Musica e non solo. Perché Evan Greer è tante cose insieme. Attivista trans, vice presidente della più radicale associazione americana per i diritti digitali – Fight For The Future -, intellettuale, militante, giornalista e cantautore. Tante parti di sé che quando suona e compone tendono a riunirsi. A diventare una cosa sola. La prova, l’ulteriore prova? Il suo ultimo album, che uscirà a giorni: si chiama “Spotify Is Surveillance”, Spotify è sorveglianza. E’ solo sorveglianza, niente a che fare con la musica. 

Perché la musica sta altrove. Sta, probabilmente, nei concerti, nei suoi concerti che hanno accompagnato la lunga stagione del Black Lives Matter, sta nella chitarra, nella sua chitarra che ha suonato in tante piazze americane, dai Gay Pride agli scioperi degli insegnanti di Boston. Sta nel suo penultimo lavoro – “she, her, they, them” –, forse il documento musicale più profondo ed autorevole su chi sceglie – o non vuole scegliere – un’identità di genere.

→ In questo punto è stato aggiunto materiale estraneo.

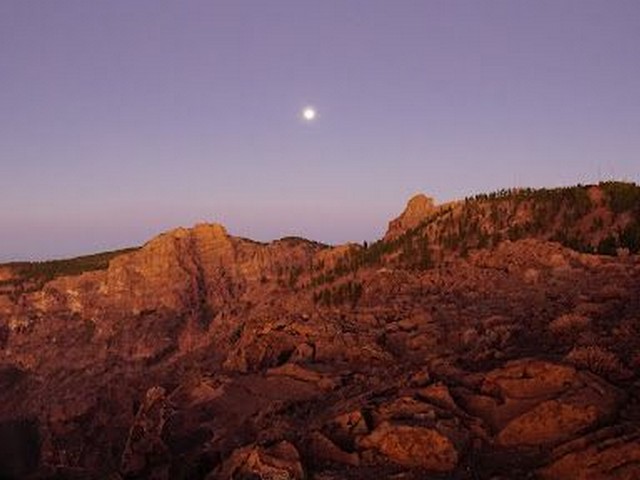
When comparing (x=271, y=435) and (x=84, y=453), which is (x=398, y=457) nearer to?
(x=271, y=435)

E la musica sta certo in “Spotify is Surveillance”. A cominciare dal singolo – che precede l’album e che da due mesi è scaricabile su bandcamp – , “Back Row”. Dove un incedere lento della chitarra e della voce, quasi minimale – a mo’ dei Feelies, per chi ricorda lo storico gruppo del New Jersey – passo dopo passo, ti accompagna ad un’atmosfera disincantata. Dove anche la voce si modula su una frequenza che sembra non lasciare più molto spazio alla speranza.

Oppure – di nuovo – la musica sta in quel brano, “Emma Goldman Would Have Beat Your Ass”. Titolo strano per un omaggio, il suo omaggio alla filosofa, all’intellettuale anarchica americana, protagonista della storia a cavallo fra l’800 e il 900. Una militante che provò anche a sostenere la rivoluzione bolscevica, prima della rivolta di Kronštad, quando fu costretta a lasciare precipitosamente l’Unione Sovietica. Ricominciando le sue battaglie che la portarono in Spagna, dove di nuovo dovette scontrarsi col fascismo ma anche con l’ottusità di organizzazioni ormai egemonizzate dallo stalinismo.

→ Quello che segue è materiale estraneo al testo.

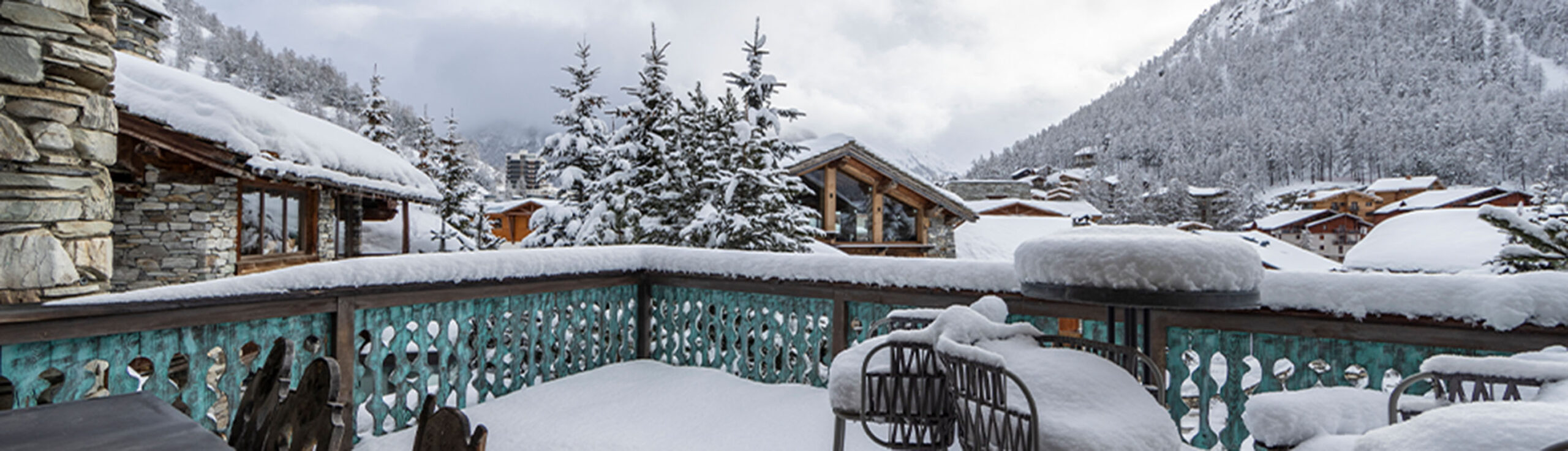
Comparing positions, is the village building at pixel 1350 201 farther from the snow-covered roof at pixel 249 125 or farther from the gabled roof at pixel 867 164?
the snow-covered roof at pixel 249 125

E lui come la omaggia? Recuperando tutta intera la rabbia, l’essenzialità del punk losangelino della fine degli anni ’70. Con un brano che sarebbe perfetto in “The Decline of Western Civilization”, un tappeto di suoni duro, incalzante, sopra il quale ci tesse una sorta di poesia urlata. Il manifesto di una prossima rivolta. Fatta anche in nome di Emma Goldman.

Ed ancora, forse la musica – vera – sta anche in quella inusuale cover di John Prine, “Angel fron Montgomery”. Una canzone del folksinger dell’Illinois che potrebbe davvero essere considerata un’anticipazione di quel che sarebbe avvenuto anni dopo, con l’esplosione del movimento femminista; dove John Prine, nel ’71, con una chitarra in mano, raccontava di un’anziana casalinga, che non ne può più di lavare i piatti, non ne può più di una vita davanti alla tv. Di una routine che la uccide. Qui, però, quell’atmosfera confidenziale dell’originale lascia il posto al linguaggio che Greer ritiene più consono alla denuncia: ancora un punk essenziale. Senza cedimenti, senza fronzoli.

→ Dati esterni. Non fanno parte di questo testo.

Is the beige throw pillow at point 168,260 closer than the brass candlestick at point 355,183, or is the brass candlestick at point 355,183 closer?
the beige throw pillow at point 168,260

In tutto l’album non c’è però una canzone che si chiami “Spotify is Surveillance”(c’è comunque “Surveillance Capitalism”). Allora perché quel titolo? “Perché – spiega Evan Greer in un’intervista a pitchfork.com – se permettiamo a un modello di business parassitario, basato sulla sorveglianza e la manipolazione di dominare l’industria musicale, è chiaro che questo servirà semplicemente a rafforzare ed esacerbare le forme di ingiustizia esistenti. Tanto più in un settore che è stato a lungo afflitto dalla supremazia bianca, dal patriarcato, dall’eterosessismo”.

E Spotify – il servizio di riproduzione digitale, non l’album – è forse la punta di diamante di tutto questo. “Si presentano alla moda, sembrano progressisti ed amici dei musicisti. Il loro modello di profitto si basa invece sulla raccolta dei nostri dati, sul monitoraggio delle emozioni, sulla profilazione dei nostri comportamenti per arricchire gli inserzionisti”. Basti pensare che Spotify ha recentemente depositato un brevetto per uno strumento capace di monitorare i discorsi, addirittura il tono della voce degli ascoltatori. “Ufficialmente per consigliare la musica più adatta al nostro stato d’animo – prosegue Evan Greer – ma sappiamo che non è vero”.

La musica dovrebbe essere altro. “Dovrebbe riguardare connessione ed esperienza collettiva, non sorveglianza e sfruttamento”. E allora, semplicemente: la musica non è su Spotify.